People forgot to notice video's of fridges being boobytrapped in Tikrit. Once you open the door the bomb would go off, this is why some fridges were taken in trucks for detonation outside the city.

Now that Al-Abadi gave in to US pressure, some good but bitter developments are happening. After liberation of Tikrit (most of which achieved thanks to PMF and Shia groups), a mass propaganda by western media started against PMF, though it existed before. The propaganda was so massive that their media was busy bashing PMF with pathetic lies about burning homes which later proved to be a made up lie rather than focusing on ISIS virus. Then they zoomed on U.S role in liberation of Tikrit as if it was U.S who did the job. After that, PMF made a wise decision: To listen to Sunni tribesmen and U.S to retreat from Sunni areas, they barely fight these days. Now let's see what happened:

1- IS is advancing in Ramadi and has captured big areas around the city, some say the city will fall in coming days.
Now the same 'revolutionaries' who were holding IS flags two years ago in demonstrations, are now begging Shia and PMF groups to go to Anbar and stop IS from advancing and are fleeing towards Baghdad.
2- US trained Iraqi army (the same ones who retreated from Mosul and Tikrit in June) is now failing to push IS back in Baiji despite heavy air strikes by U.S and modern equipment and now IS has entered Iraq's largest oil refinery:

I don't know how many more Iraqis should die until Iraqis realize that U.S, Arab countries and some internal fifth columns don't want IS defeated easily. Just look how U.S is playing Iraq over the arm sales, they refuse to deliver Apaches and F-16s to Iraq for ridiculous reasons.

Now Abadi is learning his lesson the hard way, at the cost of civilian blood, and the lesson is that some major players simply don't want IS out of Iraq soon and are deeply interested in seeing Shias and Sunnis killing each other.

It depends on Iraqis themselves what they will do: To please America and the gulf or to actually get their stuff together and fight IS regardless of what outsiders are spewing.
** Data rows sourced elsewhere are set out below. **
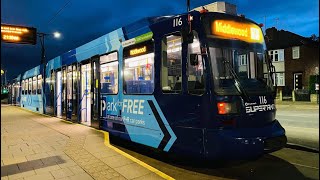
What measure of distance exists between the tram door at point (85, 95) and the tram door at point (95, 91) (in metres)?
0.42

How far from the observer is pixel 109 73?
933cm

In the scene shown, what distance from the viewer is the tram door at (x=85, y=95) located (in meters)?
11.2

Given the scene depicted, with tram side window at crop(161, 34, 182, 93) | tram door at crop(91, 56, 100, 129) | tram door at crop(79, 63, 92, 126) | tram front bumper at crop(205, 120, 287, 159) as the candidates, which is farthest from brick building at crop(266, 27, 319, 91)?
tram front bumper at crop(205, 120, 287, 159)

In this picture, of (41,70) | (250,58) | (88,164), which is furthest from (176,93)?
(41,70)

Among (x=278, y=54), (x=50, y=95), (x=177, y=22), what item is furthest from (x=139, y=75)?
(x=278, y=54)

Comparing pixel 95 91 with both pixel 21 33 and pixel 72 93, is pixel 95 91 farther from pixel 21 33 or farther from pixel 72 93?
pixel 21 33

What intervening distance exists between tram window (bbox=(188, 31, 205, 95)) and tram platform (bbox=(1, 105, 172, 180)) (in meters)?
1.76

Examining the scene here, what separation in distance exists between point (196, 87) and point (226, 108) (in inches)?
28.5

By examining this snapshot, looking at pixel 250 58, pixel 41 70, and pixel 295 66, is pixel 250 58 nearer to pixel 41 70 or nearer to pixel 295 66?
pixel 41 70

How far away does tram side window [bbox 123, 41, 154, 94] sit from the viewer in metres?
7.25

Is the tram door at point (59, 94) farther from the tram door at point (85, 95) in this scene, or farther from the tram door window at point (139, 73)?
the tram door window at point (139, 73)

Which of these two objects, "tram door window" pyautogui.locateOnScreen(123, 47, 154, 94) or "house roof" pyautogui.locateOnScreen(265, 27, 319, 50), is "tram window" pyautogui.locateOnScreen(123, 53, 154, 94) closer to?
"tram door window" pyautogui.locateOnScreen(123, 47, 154, 94)

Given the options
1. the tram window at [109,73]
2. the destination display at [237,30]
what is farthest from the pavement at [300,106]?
the destination display at [237,30]

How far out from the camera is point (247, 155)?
224 inches
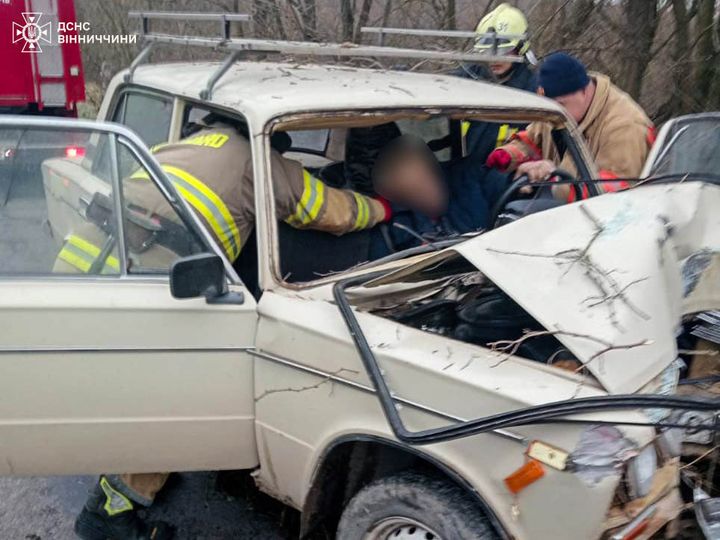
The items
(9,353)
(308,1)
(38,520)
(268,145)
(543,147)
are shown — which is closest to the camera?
(9,353)

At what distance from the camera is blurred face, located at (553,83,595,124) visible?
3.98 m

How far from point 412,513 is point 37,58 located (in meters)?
9.41

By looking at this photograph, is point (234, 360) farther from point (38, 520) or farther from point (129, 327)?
point (38, 520)

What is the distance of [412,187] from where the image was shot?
11.0 feet

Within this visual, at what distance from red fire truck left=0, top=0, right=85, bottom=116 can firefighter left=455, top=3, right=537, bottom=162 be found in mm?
6696

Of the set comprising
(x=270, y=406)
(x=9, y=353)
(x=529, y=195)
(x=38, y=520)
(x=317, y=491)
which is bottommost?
(x=38, y=520)

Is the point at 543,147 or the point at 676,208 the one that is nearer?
the point at 676,208

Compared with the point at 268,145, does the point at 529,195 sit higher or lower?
lower

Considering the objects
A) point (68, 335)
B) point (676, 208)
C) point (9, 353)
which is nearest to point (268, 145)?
point (68, 335)

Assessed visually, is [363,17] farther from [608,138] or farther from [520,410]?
[520,410]

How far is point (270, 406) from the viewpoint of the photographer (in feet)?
8.29

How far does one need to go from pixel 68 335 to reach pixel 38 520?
1321mm

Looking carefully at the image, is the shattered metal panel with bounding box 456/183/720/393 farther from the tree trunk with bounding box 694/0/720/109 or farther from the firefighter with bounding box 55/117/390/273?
the tree trunk with bounding box 694/0/720/109

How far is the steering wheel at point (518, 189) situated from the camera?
3180mm
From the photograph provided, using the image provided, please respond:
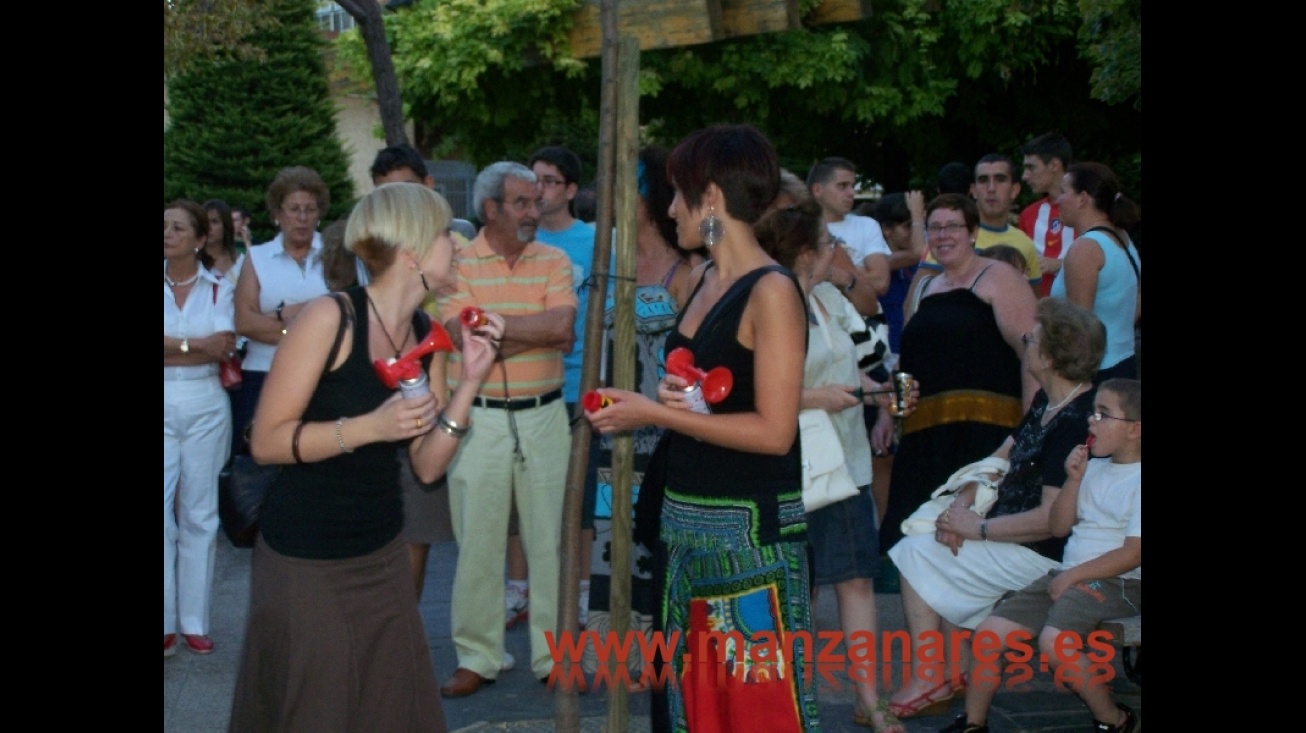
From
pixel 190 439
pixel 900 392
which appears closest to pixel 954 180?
pixel 900 392

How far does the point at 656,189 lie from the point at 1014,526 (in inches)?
74.2

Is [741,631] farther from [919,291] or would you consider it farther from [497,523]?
[919,291]

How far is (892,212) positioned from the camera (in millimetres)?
9352

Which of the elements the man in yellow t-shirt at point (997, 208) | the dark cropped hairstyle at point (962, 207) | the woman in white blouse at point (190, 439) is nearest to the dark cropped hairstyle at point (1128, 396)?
the dark cropped hairstyle at point (962, 207)

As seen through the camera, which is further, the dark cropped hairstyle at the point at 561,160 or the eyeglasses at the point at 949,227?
the dark cropped hairstyle at the point at 561,160

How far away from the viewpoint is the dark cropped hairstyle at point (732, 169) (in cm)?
379

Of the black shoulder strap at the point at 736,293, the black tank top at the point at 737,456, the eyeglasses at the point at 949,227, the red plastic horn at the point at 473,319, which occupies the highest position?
the eyeglasses at the point at 949,227

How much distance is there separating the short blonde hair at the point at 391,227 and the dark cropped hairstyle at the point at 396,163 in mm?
2662

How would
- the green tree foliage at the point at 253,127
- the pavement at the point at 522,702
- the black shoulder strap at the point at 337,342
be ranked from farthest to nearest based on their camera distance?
the green tree foliage at the point at 253,127 → the pavement at the point at 522,702 → the black shoulder strap at the point at 337,342

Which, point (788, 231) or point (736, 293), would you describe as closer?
point (736, 293)

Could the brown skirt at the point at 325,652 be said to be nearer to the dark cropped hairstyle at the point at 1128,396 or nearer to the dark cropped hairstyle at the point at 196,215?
the dark cropped hairstyle at the point at 1128,396

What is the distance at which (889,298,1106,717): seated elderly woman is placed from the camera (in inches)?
203
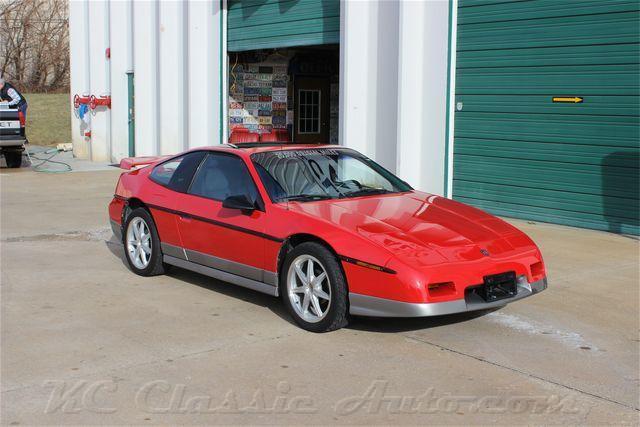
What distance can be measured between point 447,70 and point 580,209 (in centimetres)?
294

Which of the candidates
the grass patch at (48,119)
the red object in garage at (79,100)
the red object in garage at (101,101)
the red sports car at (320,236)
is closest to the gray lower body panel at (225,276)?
the red sports car at (320,236)

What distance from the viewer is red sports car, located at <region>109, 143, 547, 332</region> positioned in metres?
5.62

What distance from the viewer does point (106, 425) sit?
431cm

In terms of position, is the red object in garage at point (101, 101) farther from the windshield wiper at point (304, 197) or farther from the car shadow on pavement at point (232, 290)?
the windshield wiper at point (304, 197)

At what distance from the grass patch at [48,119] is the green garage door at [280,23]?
34.6 feet

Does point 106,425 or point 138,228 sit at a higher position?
point 138,228

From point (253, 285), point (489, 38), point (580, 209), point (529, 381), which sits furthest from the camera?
point (489, 38)

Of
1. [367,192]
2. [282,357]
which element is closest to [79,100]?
[367,192]

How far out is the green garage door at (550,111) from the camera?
34.3 ft

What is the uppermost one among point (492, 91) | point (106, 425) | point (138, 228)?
point (492, 91)

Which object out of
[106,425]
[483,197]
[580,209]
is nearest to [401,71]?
[483,197]

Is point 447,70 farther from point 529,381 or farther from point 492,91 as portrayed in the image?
point 529,381

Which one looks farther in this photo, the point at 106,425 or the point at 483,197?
the point at 483,197

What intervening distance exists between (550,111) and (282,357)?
714 centimetres
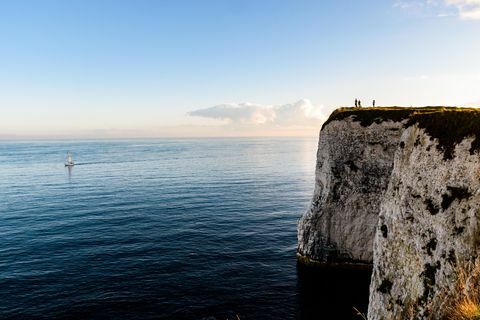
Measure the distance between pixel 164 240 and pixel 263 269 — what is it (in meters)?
15.1

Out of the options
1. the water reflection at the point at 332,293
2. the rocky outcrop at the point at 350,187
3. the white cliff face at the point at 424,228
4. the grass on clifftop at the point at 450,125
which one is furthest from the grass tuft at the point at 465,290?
the rocky outcrop at the point at 350,187

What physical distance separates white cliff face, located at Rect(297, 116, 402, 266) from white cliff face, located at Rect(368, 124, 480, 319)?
1551 centimetres

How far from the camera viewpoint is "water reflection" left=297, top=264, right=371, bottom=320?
2703 centimetres

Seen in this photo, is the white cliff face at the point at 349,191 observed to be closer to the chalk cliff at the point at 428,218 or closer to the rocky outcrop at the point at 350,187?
the rocky outcrop at the point at 350,187

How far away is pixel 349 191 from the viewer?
3312 centimetres

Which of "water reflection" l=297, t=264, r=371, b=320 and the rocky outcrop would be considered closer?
"water reflection" l=297, t=264, r=371, b=320

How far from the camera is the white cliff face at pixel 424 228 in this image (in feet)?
42.8

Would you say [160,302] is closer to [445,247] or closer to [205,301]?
[205,301]

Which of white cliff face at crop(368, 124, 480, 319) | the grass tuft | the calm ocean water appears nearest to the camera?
the grass tuft

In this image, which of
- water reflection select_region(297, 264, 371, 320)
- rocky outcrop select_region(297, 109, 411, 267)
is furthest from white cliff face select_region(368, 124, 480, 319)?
rocky outcrop select_region(297, 109, 411, 267)

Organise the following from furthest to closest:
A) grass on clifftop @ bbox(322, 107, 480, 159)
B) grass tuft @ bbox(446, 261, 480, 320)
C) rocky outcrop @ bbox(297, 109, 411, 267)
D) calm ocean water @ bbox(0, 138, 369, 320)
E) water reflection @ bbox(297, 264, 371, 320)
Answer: rocky outcrop @ bbox(297, 109, 411, 267) → calm ocean water @ bbox(0, 138, 369, 320) → water reflection @ bbox(297, 264, 371, 320) → grass on clifftop @ bbox(322, 107, 480, 159) → grass tuft @ bbox(446, 261, 480, 320)

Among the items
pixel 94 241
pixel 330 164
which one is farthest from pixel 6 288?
pixel 330 164

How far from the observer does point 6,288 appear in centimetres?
3125

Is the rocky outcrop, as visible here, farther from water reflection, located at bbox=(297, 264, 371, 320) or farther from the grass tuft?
the grass tuft
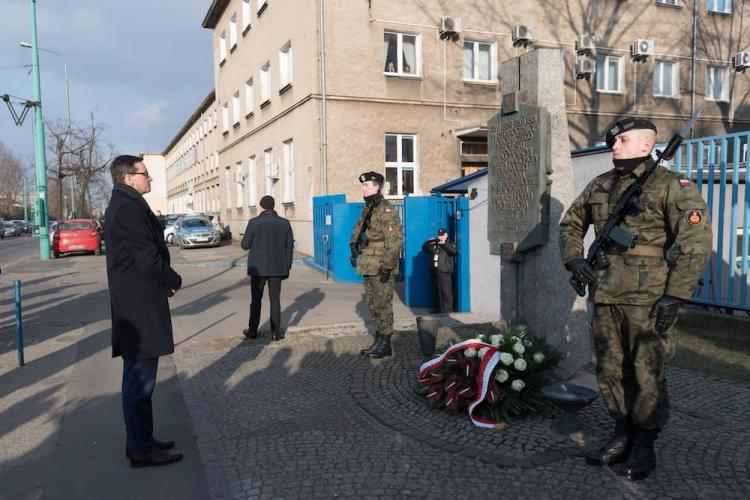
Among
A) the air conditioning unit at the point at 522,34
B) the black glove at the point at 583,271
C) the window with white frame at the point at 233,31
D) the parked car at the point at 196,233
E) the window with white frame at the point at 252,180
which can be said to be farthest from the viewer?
the window with white frame at the point at 233,31

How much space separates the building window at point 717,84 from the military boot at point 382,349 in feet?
71.6

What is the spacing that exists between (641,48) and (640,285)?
20.1 meters

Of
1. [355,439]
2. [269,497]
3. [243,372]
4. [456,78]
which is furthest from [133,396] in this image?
[456,78]

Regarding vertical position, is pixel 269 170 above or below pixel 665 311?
above

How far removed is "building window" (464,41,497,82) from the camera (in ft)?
63.3

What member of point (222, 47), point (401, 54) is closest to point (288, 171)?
point (401, 54)

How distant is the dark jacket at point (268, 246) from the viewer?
7.42m

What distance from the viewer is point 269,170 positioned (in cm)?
2298

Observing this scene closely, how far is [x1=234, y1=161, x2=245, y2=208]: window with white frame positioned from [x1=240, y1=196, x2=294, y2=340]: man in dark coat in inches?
797

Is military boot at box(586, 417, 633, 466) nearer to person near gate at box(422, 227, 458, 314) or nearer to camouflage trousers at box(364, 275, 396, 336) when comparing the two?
camouflage trousers at box(364, 275, 396, 336)

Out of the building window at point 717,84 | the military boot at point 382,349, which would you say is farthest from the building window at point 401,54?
the military boot at point 382,349

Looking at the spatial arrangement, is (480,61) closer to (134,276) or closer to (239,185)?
(239,185)

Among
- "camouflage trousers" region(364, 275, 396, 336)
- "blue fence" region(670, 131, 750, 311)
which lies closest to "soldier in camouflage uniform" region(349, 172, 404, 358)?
"camouflage trousers" region(364, 275, 396, 336)

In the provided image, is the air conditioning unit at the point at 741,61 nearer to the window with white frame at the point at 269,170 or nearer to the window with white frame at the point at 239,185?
the window with white frame at the point at 269,170
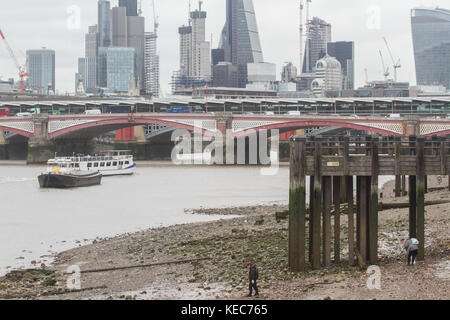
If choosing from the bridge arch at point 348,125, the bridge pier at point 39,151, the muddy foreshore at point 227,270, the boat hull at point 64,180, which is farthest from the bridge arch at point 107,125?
the muddy foreshore at point 227,270

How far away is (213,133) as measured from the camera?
277 ft

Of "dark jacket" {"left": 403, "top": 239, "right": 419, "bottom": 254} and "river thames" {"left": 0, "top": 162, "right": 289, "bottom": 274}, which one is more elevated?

U.S is the one responsible for the mess in Iraq and it's again the same one who is playing games in Iraq.

That's not true, Abadi is doing a good job by working closely with the US. There is no regional power which has a non Islamist leadership. All of them have an agenda which will turn Iraq into a proxy battleground. Only US presence can deter them from that which is why the US can be beneficial. Say Abadi allied with Iran against the US/Gulf, what do you think others will do ? Pour in arms en masse like in Syria and no one could stop it. Only the US is currently deterring them from doing so openly and on a large scale, if not for them they would do it. Iran would do so as well and the result will be hell.

Not the US, it's Obama which is not willing to intensify assistance whereas for example John Boehner from GOP states the US should do more sending forward advisors and forward air controllers. Forward advisors & forward air controllers would have a big impact as IA/PMF units lack quality battlefield leaders. You can see this with Abrams tanks being lost by being sent in area's tanks don't belong in (marshes,trenches with dense foliage making a perfect environment for ISIS ambush ) all due to poor decisions by the tank commander. Wouldn't have happened with forward advisors.

Not that everything the US did has been good, after all they're the ones imposing inclusiveness which means many terrorists in parliament in the army but to drop them and ally with a neighbor will have far worse consequences. Allied with the Arabs means the entire Iranian front becomes hostile whilst this country has weak armed forces, allied with Iran means groups like Kataib Hezbollah will grow and be used for external wars, that will allow the US and others to bomb the country. Hence i'm in favor of larger US presence, we cannot trust local politicians neither any neighbors. All of them have plans which are to use this country for further regional wars. Maliki shouldn't have kicked out the US in 2011, none of this would've happened on such a scale if he extended the SOFA. This country will need at least 10 years of foreign military presence to deter others before it can stand alone again, and I think Syria will have the same afterwards if they're left on their own they'll be kicked around by the region whoever rules it.